I found it really helpful each morning to write down what I worked on the day before, along with a list of goals for the day – this gave me an idea of my progress throughout various projects, but also provided me a sense of accomplishment at the end of the day.

Sample Trello Board it's a great way to keep track of your goals and stay organized!

Talk to People

Julia and I tag-teamed shadowing opportunities throughout our time at SEP. Your onboarding guide should give you a lot of different ideas of people you can talk to. However, remember that that list isn’t exhaustive. I ended up talking to a few different SEPeers about their various interests (LEAN with Chris Shinkle, AI with Robert Herbig & Jordan Thayer, 3D Printing with Andrew McCurry, InfoSec with Sasha Kotlyar, Chris Pierce & Ryan Hermann). There are a bunch of interesting people to chat with at SEP! Hopefully, you’ll be able to run into them at the physical office, but know that you’re also able to use Slack to talk with people you haven’t met in person yet.
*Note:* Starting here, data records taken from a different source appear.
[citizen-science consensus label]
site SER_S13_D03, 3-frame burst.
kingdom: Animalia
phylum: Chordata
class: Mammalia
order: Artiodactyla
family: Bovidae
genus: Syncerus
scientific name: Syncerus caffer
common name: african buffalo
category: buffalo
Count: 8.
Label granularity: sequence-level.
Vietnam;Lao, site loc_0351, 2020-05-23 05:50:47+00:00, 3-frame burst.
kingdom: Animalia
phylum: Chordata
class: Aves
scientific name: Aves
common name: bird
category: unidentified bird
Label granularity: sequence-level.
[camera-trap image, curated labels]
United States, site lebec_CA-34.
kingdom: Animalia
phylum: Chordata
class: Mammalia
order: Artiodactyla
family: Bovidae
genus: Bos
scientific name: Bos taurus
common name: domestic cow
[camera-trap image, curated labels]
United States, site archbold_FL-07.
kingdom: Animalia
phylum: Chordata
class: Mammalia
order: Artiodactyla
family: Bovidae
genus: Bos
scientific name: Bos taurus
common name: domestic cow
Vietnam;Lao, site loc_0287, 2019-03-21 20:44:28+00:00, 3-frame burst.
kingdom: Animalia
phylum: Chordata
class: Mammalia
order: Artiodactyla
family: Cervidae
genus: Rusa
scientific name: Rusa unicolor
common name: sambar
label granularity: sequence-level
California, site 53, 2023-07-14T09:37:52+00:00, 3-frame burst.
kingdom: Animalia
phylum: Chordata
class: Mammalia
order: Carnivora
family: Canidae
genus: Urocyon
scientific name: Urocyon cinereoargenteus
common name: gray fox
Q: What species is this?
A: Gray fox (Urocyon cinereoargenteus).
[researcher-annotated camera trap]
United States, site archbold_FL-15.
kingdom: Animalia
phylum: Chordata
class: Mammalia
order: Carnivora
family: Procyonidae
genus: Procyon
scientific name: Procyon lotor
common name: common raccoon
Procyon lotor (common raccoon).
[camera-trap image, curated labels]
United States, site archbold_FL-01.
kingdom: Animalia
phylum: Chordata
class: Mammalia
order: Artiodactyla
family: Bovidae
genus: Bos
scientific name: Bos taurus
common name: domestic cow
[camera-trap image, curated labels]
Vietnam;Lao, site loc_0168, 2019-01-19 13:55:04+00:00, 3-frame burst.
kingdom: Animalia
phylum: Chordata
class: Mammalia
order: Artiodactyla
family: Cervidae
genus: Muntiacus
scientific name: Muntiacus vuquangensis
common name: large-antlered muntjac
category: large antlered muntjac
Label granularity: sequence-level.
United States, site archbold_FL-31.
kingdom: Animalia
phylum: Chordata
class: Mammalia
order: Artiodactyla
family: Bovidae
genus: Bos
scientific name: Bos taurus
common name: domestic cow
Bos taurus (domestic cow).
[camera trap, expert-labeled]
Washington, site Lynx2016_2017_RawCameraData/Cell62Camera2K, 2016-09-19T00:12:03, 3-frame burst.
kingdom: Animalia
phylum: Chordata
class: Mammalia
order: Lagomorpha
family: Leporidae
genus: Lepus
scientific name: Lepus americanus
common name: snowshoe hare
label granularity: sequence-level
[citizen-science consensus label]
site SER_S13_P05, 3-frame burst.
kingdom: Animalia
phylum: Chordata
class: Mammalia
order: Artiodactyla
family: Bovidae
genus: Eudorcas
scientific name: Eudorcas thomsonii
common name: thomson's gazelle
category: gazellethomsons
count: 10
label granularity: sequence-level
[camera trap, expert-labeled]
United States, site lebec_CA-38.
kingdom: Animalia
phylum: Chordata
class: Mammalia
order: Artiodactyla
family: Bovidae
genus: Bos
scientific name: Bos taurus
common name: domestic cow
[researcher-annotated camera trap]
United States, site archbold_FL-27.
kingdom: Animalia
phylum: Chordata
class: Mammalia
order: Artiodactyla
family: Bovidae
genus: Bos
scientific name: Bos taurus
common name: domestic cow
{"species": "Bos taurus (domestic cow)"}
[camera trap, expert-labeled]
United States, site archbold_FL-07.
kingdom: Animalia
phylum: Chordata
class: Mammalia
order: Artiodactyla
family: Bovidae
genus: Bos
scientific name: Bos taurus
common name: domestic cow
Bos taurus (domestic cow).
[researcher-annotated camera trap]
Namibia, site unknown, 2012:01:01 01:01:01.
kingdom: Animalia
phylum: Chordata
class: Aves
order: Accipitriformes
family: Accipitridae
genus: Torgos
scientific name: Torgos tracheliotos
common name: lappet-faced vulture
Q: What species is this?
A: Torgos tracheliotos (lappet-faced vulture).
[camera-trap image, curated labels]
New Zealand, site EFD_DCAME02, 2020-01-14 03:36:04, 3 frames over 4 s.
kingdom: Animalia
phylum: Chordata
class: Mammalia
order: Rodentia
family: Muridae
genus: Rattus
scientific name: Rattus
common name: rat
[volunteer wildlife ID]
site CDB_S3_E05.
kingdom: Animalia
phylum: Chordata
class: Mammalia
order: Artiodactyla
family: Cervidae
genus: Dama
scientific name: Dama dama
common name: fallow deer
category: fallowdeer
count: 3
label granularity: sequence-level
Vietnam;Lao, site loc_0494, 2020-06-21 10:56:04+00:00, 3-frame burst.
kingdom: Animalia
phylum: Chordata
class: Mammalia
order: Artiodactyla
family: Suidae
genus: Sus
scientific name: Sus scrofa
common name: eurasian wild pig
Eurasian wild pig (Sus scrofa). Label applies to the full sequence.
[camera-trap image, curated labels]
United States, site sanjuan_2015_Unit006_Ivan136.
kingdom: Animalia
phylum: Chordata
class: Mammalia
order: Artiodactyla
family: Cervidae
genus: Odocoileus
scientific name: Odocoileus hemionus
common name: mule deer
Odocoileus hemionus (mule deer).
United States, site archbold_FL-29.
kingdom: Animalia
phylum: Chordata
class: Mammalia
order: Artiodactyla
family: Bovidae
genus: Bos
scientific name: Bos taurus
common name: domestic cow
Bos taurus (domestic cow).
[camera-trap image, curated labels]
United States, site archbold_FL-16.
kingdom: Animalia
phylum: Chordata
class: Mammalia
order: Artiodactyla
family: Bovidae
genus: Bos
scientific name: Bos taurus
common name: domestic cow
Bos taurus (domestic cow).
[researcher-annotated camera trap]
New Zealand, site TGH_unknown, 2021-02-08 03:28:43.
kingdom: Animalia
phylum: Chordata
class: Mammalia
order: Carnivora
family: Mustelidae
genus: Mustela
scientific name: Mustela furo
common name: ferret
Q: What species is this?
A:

Photo by Christina Morillo from Pexels

Get Out of Your Comfort Zone

I tried to maintain a growth mindset during my summer at SEP. That basically boiled down to me doing or saying some dumb or embarrassing stuff. You will probably get a lot more out of your summer if you push yourself to do things that are scary or uncomfortable. For me, I’m not the best public speaker. That saying, I learned a lot through preparing and hosting a Lightning Talk. Don’t get me wrong – it was terrifying! But I was better for it. It’ll probably look different for you, but don’t let fear of failure or embarrassment hold you back from having a fantastic summer.

Whether or not you end up working here at SEP, being able to face your fears will give you a leg up in any challenge or job experience you come up against. I encourage you to break free of your comfort zone, redefine what “normal” means, and embrace the unknown – who knows? You might just learn something new.